"Chloe and Halle’s voices effortlessly intertwine throughout"Twitter / chloexhalle

With the release of their debut album, Chloe and Halle Bailey declared that The Kids Are Alright, and with their stellar sophomore effort, Ungodly Hour, we see that they are thriving. At 21 and 20 years old respectively, Chloe x Halle demonstrate growth on their latest LP, while subverting the typical expectation of an adult image set by the Mileys and Biebers of a bygone era. Yes, the album comes with an explicit content notice, but the sister duo eschews scandal and spectacle, instead opting to create work with a genuine maturity that feels timely. The album’s intro leads straight into opener ‘Forgive Me’, whose menacing bass and cavalier attitude establish them as distinctly more resolved and less naive than before.

As the title suggests, the tracks on Ungodly Hour allude to experiences only accessible under the cloak of night, largely comprised of textured, atmospheric R&B. Some songs, like ‘Baby Girl’ and album closer ‘ROYL’, call back to their signature sound, with their half-chanted vocals and quirky percussion. While charming as ever, the newer ground explored on the album is even more promising and indicates the Bailey sisters’ ability to develop their sound while remaining true to themselves. The title track, a collaboration with electronic duo Disclosure (although ‘Ungodly Hour’ wouldn’t sound out of place on a KAYTRANADA album), is one of the album’s bright spots, with Chloe’s silky hook skating over the pulsing house production. ‘Do It’, which enlists Victoria Monét (‘thank u, next’, ‘7 rings’) and Scott Storch (‘Me, Myself and I’, ‘Let Me Love You’) as co-writers, is transcendent. Its buzzing bassline weaves around the duo’s ethereal voices, demonstrating their capacity to create commercially viable earworms without losing their essence. It is the kind of club banger only Chloe x Halle could craft.

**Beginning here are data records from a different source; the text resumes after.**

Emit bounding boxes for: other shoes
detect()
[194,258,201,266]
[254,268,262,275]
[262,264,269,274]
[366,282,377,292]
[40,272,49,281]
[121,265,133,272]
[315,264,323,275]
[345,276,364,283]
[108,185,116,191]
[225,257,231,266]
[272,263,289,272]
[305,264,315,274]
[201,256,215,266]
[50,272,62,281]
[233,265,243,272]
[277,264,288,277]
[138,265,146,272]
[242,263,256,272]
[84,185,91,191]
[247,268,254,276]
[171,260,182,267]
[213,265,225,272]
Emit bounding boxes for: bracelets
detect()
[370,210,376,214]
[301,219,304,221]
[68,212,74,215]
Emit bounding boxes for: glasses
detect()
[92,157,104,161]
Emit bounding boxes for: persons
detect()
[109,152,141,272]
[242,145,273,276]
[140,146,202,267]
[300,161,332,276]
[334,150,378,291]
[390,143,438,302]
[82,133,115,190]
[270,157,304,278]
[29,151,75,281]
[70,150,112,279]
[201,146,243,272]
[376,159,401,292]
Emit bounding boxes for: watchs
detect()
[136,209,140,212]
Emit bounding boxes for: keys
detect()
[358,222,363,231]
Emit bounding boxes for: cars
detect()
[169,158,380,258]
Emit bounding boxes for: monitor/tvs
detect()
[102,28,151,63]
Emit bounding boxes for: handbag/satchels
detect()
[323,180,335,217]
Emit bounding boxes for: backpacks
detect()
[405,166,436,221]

"A combination of the universal and the unconventional expands the album’s reach without sacrificing its personality"

Throughout the body of work, commonplace or even cliché scenarios are tackled with whimsy and charm. ‘Tipsy’, an off-kilter song where the sisters aim casual death threats at an inattentive lover, is another highlight, with a punchy, syncopated kick drum backing up every warning. The tongue-in-cheek ‘Busy Boy’ addresses the almost overdone trope of philandering partner in a novel way, opening with a doo-wop influenced vocal line leading into a ’90s-flavoured jam, with lyrics about nudes sent to the wrong DMs. A combination of the universal and the unconventional expands the album’s reach without sacrificing its personality. Another gem, the breathy vocals on the intimate number ‘Lonely’ envelop the listener. The lyrics “I know sometimes you wait by your phone/I know you wish you had somebody to hold/It don’t have to be lonely being alone” are particularly touching. With this track, in conjunction with ‘Overwhelmed’, a stream-of-consciousness interlude over fluttering piano, Chloe and Halle manage to encapsulate the weight of the anxiety many of us in Generation Z try to cope with, and reflect the solitude so many of us find ourselves in during this pandemic.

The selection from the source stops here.